Listed companies should then report annually on the proportion of women directors, executives and employees in their organisations.

Women currently make up only 12.5 per cent of the members of boards of FTSE 100 companies in the UK, up from 9.4 per cent in 2004. The improvement is too slow, the Davies report says.

“At the current rate of change it will take over 70 years to achieve gender-balanced boardrooms in the UK.”

The UK move is similar to Australia’s “report or explain” model. The ASX now requires its members to disclose how many women board directors and senior managers they have, and to provide progress reports on gender objectives.

Since the changes started being implemented last year, women have made up 27 per cent of all new Australian board appointments. This compares with just 5 per cent in 2009.

On this side of the Tasman the NZX has refused to take a similar path, even though just 9.3 per cent of directors of the top 100 companies are women.

Other countries have taken various actions. Norway, Iceland and Spain have quotas of 40 per cent female representation on boards, and France has proposed a similar quota.

“When I was first involved in this issue about 10 years ago it was Australia looking across here with envy at the positions women were achieving in politics and business, and now it’s kind of reversed,” Philippa Reed, chief executive of the Equal Employment Opportunities Trust, says.

The EEO Trust runs a number of programmes to develop top female talent, including a corporate mentoring system and a series of governance seminars in conjunction with the Auckland Chamber of Commerce.

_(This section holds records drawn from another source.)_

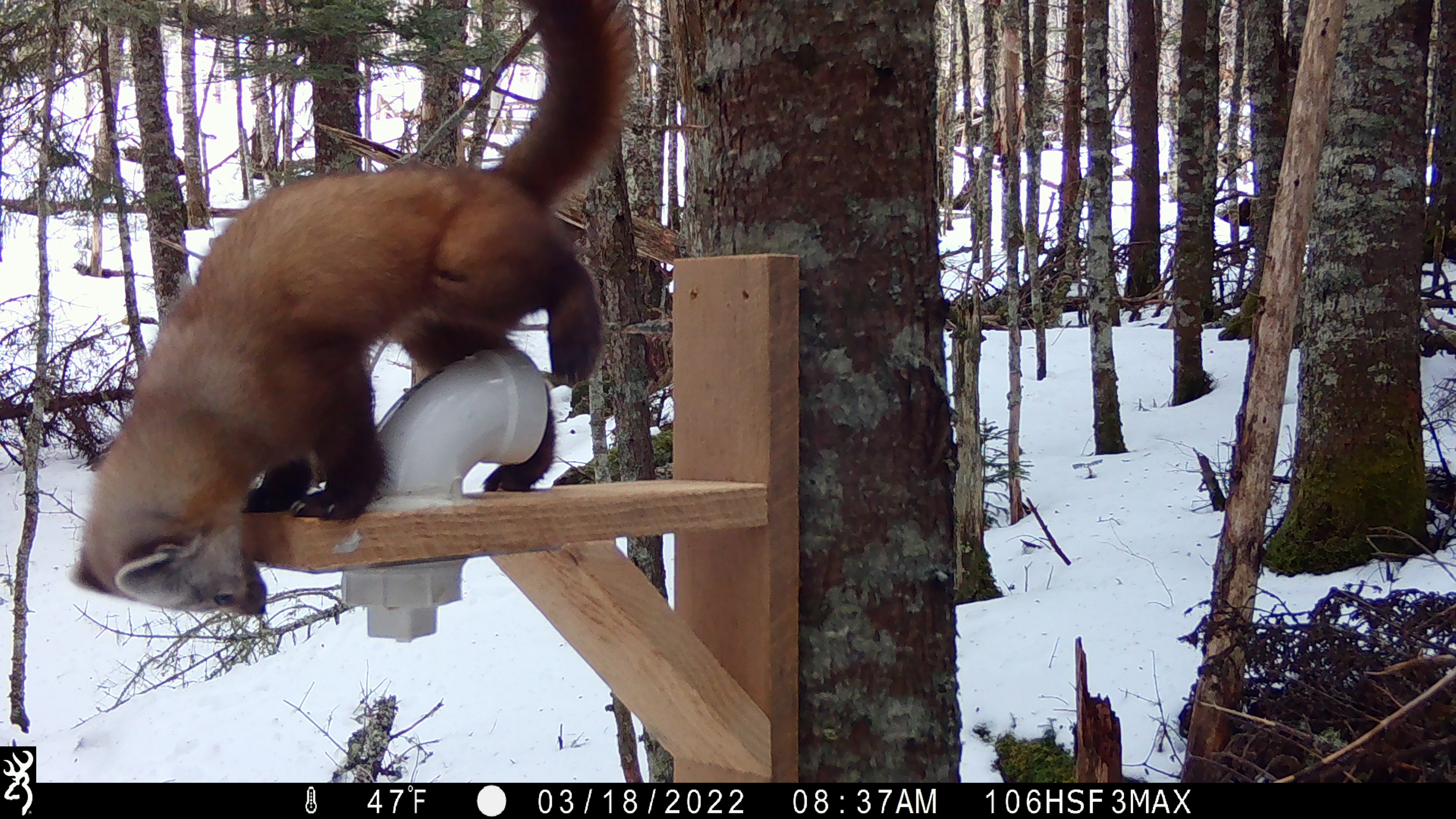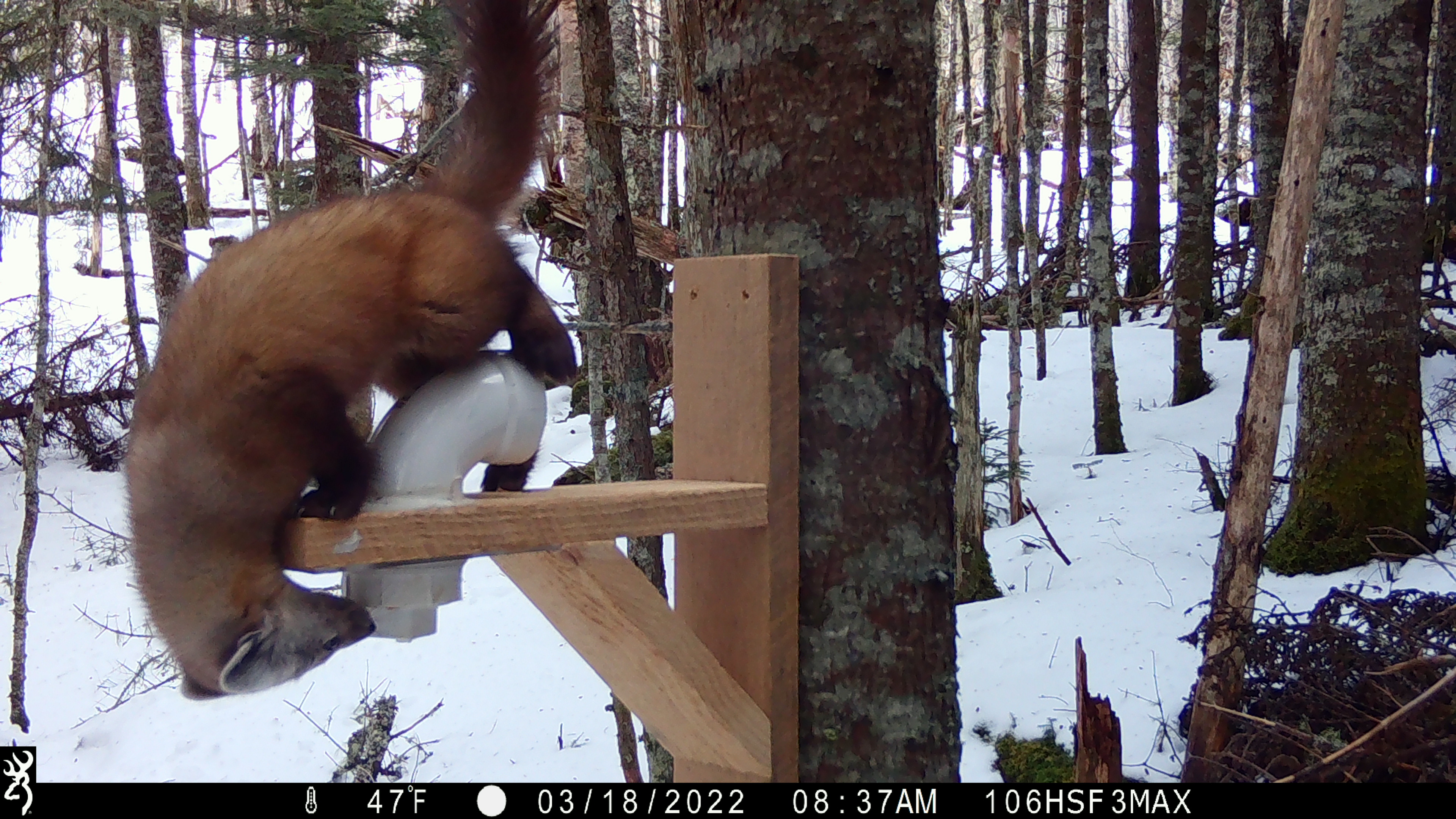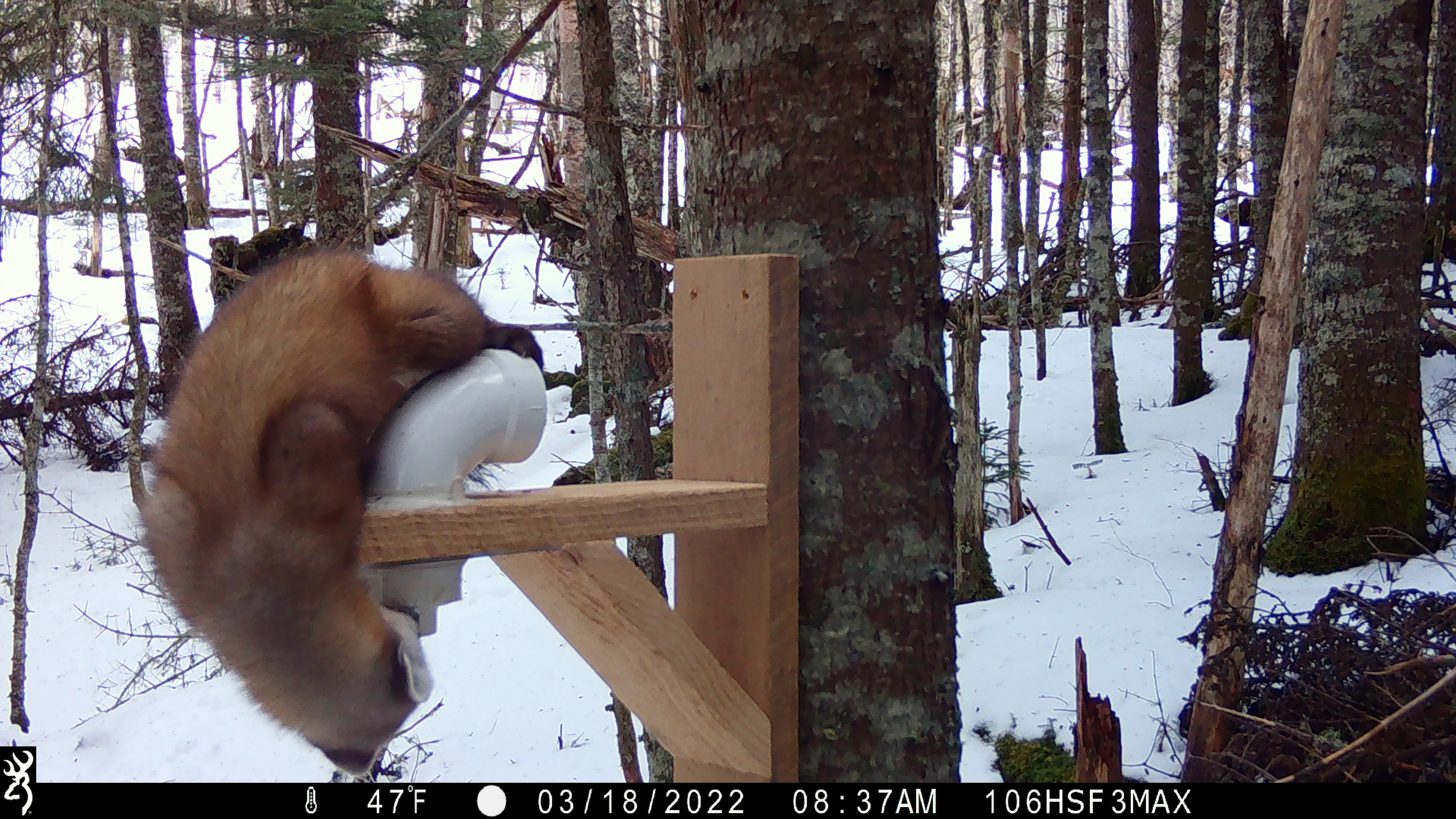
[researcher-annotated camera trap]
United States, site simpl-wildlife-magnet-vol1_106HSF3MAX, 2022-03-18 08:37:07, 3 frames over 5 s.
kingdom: Animalia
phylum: Chordata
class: Mammalia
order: Carnivora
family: Mustelidae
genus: Martes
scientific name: Martes americana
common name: american marten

But these kinds of initiatives are where the effort ends, Reed says.

“There doesn’t seem to be as much of an appetite for some of the harder measures in New Zealand as there does in Australia at the moment.”

The issue is one of good business practice, not equality, she says.

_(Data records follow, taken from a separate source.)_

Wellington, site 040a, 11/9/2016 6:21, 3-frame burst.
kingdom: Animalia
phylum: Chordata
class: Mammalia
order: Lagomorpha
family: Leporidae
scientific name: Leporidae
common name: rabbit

The Davies report says women account for about six out of every 10 university graduates in Europe and the US.

“The failure of any business or economy to maximise the talents of all its people will result in below-par performance.”

Homogeneity on boards produces “group-think”, whereas women bring different perspectives, it says.

They tend to prepare more conscientiously for meetings, and ask the awkward questions.

A study by a UK asset management firm showed FTSE-listed companies with at least 20 per cent female board representation had significantly higher operational and share-price performance.

A Leeds University Business School study found having at least one female director on the board cut a company’s chances of going bust by 20 per cent.

Board director Janine Smith runs EEO Trust/Chamber of Commerce seminars which cover material such as governance versus management, board and legal structures and effective practice.

It’s often more about building women’s confidence, she says. “An observation by some people would say women like to feel confident before they put themselves forward for a position, so they can tick nine out of 10 boxes.”

Lawyer Mai Chen chairs the Global Women organisation of female Kiwi business leaders.

She says she’s heartened by the Australian moves.

“I’m a public lawyer and I’m interested in mechanisms that work.”

However, getting women to the point where they can be considered for directorships is key. “Women are not able to amass the sort of CV that gets them into board positions because there is a male view of who would be appropriate to take those roles.”

She says a woman CEO recently told her about a chairman who spoke plainly on the issue of hiring women.

“He said, ‘when we get a young male candidate coming to the board table we say to ourselves that man’s just like me when I was younger, we should give him a break’.

“‘But when a woman comes to the table we say, ‘what’s not in her CV?’ Because there’s not that identification.”

Grabbing every chance to climb ladder of success

Vanessa Oakley, director of group regulation, competition and litigation at Telecom, is one of 16 executives going through the inaugural year-long Women in Leadership programme being run by the Global Women organisation.

She says the intensity and structure of regular workshops, audio conferences and teleclasses cement her learning.

“It’s not something that you go to a course and say, ‘that was interesting’ and then put it on the shelf and file it away.”

She is considering aiming for a board position and says gaining confidence is a factor for her. And with a busy life she has to make an effort to prioritise networking. “Those 5.30pm drinks sometimes are not ideal. [But] it is really valuable to be a connected leader in an organisation.”

Oakley believes she has been given opportunities over the course of her career. “I don’t feel I’ve been held back at all, but I’m willing to take every opportunity that’s in front of me to keep going forward.”